Zur Wende in der DDR schreiben sie im Artikel "10 Jahre Revolution 1989":
»... Denn was sich auch geändert hat, das Eine ist geblieben: Noch immer bedient die herrschende Politik eine kleine Minderheit von Privilegierten, während die große Mehrheit unter dieser Politik zu leiden hat...«
Das Hauptübel sind wie bei linken Bürgerlichen also die Privilegierten, nicht mehr die Ausbeutung an sich, nicht mehr die Entfremdung, der Raub der Verfügungsgewalt des Arbeiters über sein ganzes Produkt. Und weiter schreiben sie:
»Wir können der Macht der herrschenden Minderheit etwas entgegensetzen! Wir müssen uns nicht alles gefallen lassen! Wir brauchen eine neue Wende - und wir können sie erkämpfen!«
Da ist schon wieder der Parlamentarismus. Wir brauchen nur eine Bewegung, die in Berlin dann eine andere Politik herbeiführt. Arbeiterräte kommen bei Linksruck nicht mehr vor, auch nicht in ihren Leitsätzen. Dafür begegnet uns die "Wende" in ihrer Kampagne "Initiative Politikwechsel" wieder:
»In diesem Reservoir der Unzufriedenheit steckt jedoch auch ein Potential für linke Gegenwehr. Wie groß die Offenheit für eine linke Opposition zum CDU-Kurs Schröders ist, zeigt neben dem Erfolg des Lafontaine-Buches auch der Stimmenzuwachs der PDS.

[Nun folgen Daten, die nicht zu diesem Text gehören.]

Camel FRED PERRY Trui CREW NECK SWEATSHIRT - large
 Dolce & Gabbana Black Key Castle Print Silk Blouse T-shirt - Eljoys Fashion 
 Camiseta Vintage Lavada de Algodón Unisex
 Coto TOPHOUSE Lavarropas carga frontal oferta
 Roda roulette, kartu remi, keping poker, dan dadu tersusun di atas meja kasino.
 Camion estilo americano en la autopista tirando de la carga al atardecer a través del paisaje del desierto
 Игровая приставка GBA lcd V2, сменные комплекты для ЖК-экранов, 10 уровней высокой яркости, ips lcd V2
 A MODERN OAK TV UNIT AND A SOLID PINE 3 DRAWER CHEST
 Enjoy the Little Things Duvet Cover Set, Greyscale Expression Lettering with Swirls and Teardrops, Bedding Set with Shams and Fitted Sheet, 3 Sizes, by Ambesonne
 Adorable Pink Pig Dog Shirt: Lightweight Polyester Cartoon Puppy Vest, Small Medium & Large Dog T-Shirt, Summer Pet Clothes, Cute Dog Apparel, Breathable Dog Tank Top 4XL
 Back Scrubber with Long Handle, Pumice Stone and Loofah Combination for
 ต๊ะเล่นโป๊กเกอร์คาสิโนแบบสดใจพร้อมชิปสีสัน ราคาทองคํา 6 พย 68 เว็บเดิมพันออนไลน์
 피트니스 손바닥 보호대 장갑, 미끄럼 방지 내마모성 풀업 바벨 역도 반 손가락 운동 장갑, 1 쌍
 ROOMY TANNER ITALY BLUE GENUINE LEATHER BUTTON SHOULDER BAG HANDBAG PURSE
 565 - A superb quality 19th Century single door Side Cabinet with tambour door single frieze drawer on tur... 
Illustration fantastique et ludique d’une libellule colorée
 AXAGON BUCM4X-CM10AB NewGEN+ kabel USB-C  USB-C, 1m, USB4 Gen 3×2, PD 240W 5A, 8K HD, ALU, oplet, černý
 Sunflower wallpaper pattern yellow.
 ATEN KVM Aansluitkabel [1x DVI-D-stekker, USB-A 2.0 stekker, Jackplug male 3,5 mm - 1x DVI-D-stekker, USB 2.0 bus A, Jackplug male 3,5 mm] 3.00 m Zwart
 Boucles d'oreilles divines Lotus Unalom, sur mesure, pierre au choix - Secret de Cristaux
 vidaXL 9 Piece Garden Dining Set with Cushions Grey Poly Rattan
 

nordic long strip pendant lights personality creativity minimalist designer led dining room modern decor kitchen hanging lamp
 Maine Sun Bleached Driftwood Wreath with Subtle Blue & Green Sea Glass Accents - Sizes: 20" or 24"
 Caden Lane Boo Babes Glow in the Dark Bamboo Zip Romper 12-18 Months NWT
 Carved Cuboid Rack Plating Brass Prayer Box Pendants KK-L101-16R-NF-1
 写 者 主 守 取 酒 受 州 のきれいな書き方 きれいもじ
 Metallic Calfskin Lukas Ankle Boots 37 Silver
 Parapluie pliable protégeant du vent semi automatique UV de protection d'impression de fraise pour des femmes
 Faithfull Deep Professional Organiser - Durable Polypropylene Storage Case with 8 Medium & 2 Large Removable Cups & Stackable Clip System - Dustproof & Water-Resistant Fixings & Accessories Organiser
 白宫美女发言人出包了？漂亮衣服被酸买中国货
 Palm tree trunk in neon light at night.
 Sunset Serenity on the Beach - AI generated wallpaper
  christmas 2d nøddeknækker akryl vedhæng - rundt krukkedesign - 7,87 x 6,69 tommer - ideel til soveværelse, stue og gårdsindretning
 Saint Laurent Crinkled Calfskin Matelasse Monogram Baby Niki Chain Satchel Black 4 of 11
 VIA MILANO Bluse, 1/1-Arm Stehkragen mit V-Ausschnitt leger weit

Wir organisieren bundesweit Protestveranstaltungen zum SPD-Parteitag, um die Linke zu sammeln und gemeinsam Perspektiven zu entwickeln...«
Das Ziel sind also Debatten - und über eventuelle Ziele von Linksruck selber verliert man kein Wort mehr. Genauso verwaschen verläuft auch ihre Poltik vor Ort. Ein Bonner Mitglied gab auf einer Linksruck-Veranstaltung sein marxistisches Verständnis von internationalem Sozialismus wider. Schnell wurde er von der Leitung ausgebremst - sie hatte Angst, mit zu radikalen Reden die PDS-Anhänger und die anderen Reformisten zu vergraulen. Auf Linksruck-Schulungen wurde auch schon von der Führung geäußeret, daß man nicht so laut über Revolutionen reden dürfe, das erschrecke nur die Mitgliedschaft.
Jetzt könnte man ja einwenden, all dieser Zentrismus ist nur eine vorübergehende Taktik um sich nicht von den Massen zu isolieren. Wenn die Arbeiterbewegung sich wieder radikalisiere, würde man wieder mit offenen Karten spielen.
Nur, bis dahin werden die Zentristen auch endgültig die gesamte Theorie von Linksruck bestimmen. Noch kann man wenigstens allgemein abstrakt über Revolutionen und Sozialismus von unten lesen. Aber Das Auffüllen der Mitgliederreihen durch reformistische Jugendliche hat sich bereits in einer völlig verwässerten Theorie geäußert; die Quantität ist in Qualität umgeschlagen. Der weitere Rechtskurs in der Bewegung wird Linksruck in eine offene Reformorganisation verwandeln. Die radikalen Sonntagsreden wird es bald nicht mehr geben.
Linksruck ist ein Beispiel für eine Polititik, die heute schon auf die Massen Einfluß nehmen will. Wenn wir aber die Idee des Marxismus hochhalten wollen, müssen wir lernen, in der Isolation zu überwintern und uns zufrieden geben mit der Handvoll Menschen, die wir heute bereits vom revolutionären Marxismus überzeugen können. Bis zum Entstehen der nächsten Bewegung gilt es, sich in der Therorie zu schulen und die wenigen Demonstrationen ohne Illusionen, Voluntarismus und Stellvertretertum für die eigene Erfahrungssammlung zu nutzen.
Will man heute "die Massen" führen, wird man schnell zur Scheinführung; denn führen kann man sie nur, wenn man sich den gemäßigten und teilweise schon reaktionären Forderungen der Gewerkschaftsfunktionäre anpasst. Man führt also nicht, man wird geführt. Und jede Scheinführung kann einen nur in das Lager des Opportunismus und Zentrismus ziehen. Jeder Wunsch, heute Einfluß auf "Massen" ausüben zu wollen, kann nur im Reformismus enden.